The beneficiary of the deciding Supreme Court seat that was held open for nearly a year in an unprecedented delay of “advice and consent” just cast the deciding vote and wrote the decision.
NEIL GORSUCH says that the 1925 Federal Arbitration Act (FAA) passed by a Republican government before the Great Depression overrides the 1935 National Labor Relations Act (NLRA) and its provision for employees to join together for “mutual aid.”
This means that employers can write provisions into contracts that require employees who have claims of illegal wage withholding can be denied their right to courts. They have to go to private arbitration.
And it gets worse.
Employees may also be blocked from joining together in arbitration. If an employer rips off a hundred employees a small amount of money, those people are no longer allowed to join together for an overall decision on similar wage claims. They must each go separately, pay their separate fee, perhaps hire their separate lawyer, etc.
IT’S EVERY WORKER FOR HIMSELF!
Ironically, the case was decided by joining together three employers to reach an overall decision on the claims of different employers.
You read that right.

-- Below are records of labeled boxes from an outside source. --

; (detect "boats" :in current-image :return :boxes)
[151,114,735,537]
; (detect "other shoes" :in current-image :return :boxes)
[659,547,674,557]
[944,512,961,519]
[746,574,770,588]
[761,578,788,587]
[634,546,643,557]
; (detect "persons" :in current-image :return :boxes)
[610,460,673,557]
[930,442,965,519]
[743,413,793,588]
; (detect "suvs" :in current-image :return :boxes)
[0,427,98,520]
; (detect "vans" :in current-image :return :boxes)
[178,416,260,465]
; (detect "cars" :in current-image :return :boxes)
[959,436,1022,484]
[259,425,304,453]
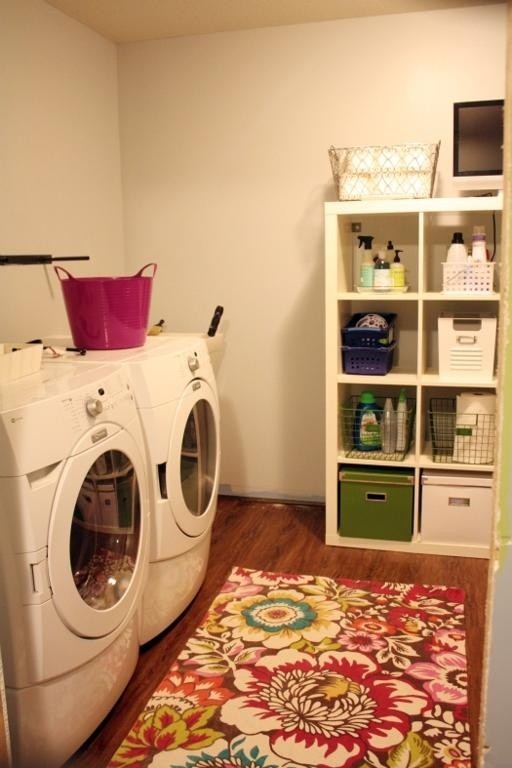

Employers joined together to get a joint decision that employees cannot join together when they are ripped off of wages — certainly not in courts but now also not even in private arbitration.
5-4 decision. All Republicans voted to cut off employee rights. All Democrats voted to maintain employee rights.
The Seventh Amendment reads:
In Suits at common law, where the value in controversy shall exceed twenty dollars, the right of trial by jury shall be preserved, and no fact tried by a jury, shall be otherwise re-examined in any Court of the United States, than according to the rules of the common law
But this guarantee of trial by jury is not even considered.
The U.S. Supreme Court on Monday dealt a blow to worker rights, saying that employers can bar their employees from banding together to challenge workplace abuses including wage theft and sexual harassment.
MSNBC host and legal analyst Ari Melber summed up the 5-4 decision (pdf) by tweeting: “Supreme Court rules that you have the right to your day in court, unless a corporation effectively makes you give up that right.”
Political activist Zephyr Teachout, meanwhile, said the decision “is terrible news for workers in America,” as it makes “it harder for employees to get a fair hearing when they are screwed.”
When employers mandate arbitration clauses, employees must act as individuals to challenge alleged workplace abuses, and are thus barred from gaining strength in numbers through class action suits to challenge corporate power. In the cases before the high court, employers had argued they had the right to impose such contracts under the Federal Arbitration Act, while employees argued they had the right to take collective action under the National Labor Relations Act (NLRA).
Celine McNicholas, director of labor law and policy at the Economic Policy Institute (EPI), responded by explaining the real and specific impact the court’s ruling will have on workers:
These agreements bar access to the courts for all types of employment-related claims, including those based on the Fair Labor Standards Act, Title VII of the Civil Rights Act, and the Family Medical Leave Act. This means that a worker who is not paid fairly, discriminated against, or sexually harassed, is forced into a process that overwhelmingly favors the employer—and forced to manage this process alone, even though these issues are rarely confined to one single worker.
Conservative Justice Neil Gorsuch wrote the majority opinion, finding that “Congress has instructed that arbitration agreements like those before us must be enforced as written.” According to Steve Vladeck, a CNN contributor and professor of law at the University of Texas School of Law, “Not only is [Gorsuch] endorsing the conservative justices’ controversial approach to arbitration clauses, but he’s taking it an important step further by extending that reasoning to employment agreements, as well.”
Justice Ruth Bader Ginsburg wrote the dissenting opinion, and read a summary of her dissent aloud—”something justices do only rarely to signify their objections,” USA Today reported.
Ginsburg called the decision “egregiously wrong,” and asserted: “Recognizing employees’ right to engage in collective employment litigation and shielding that right from employer blockage are firmly rooted in the NLRA’s design.”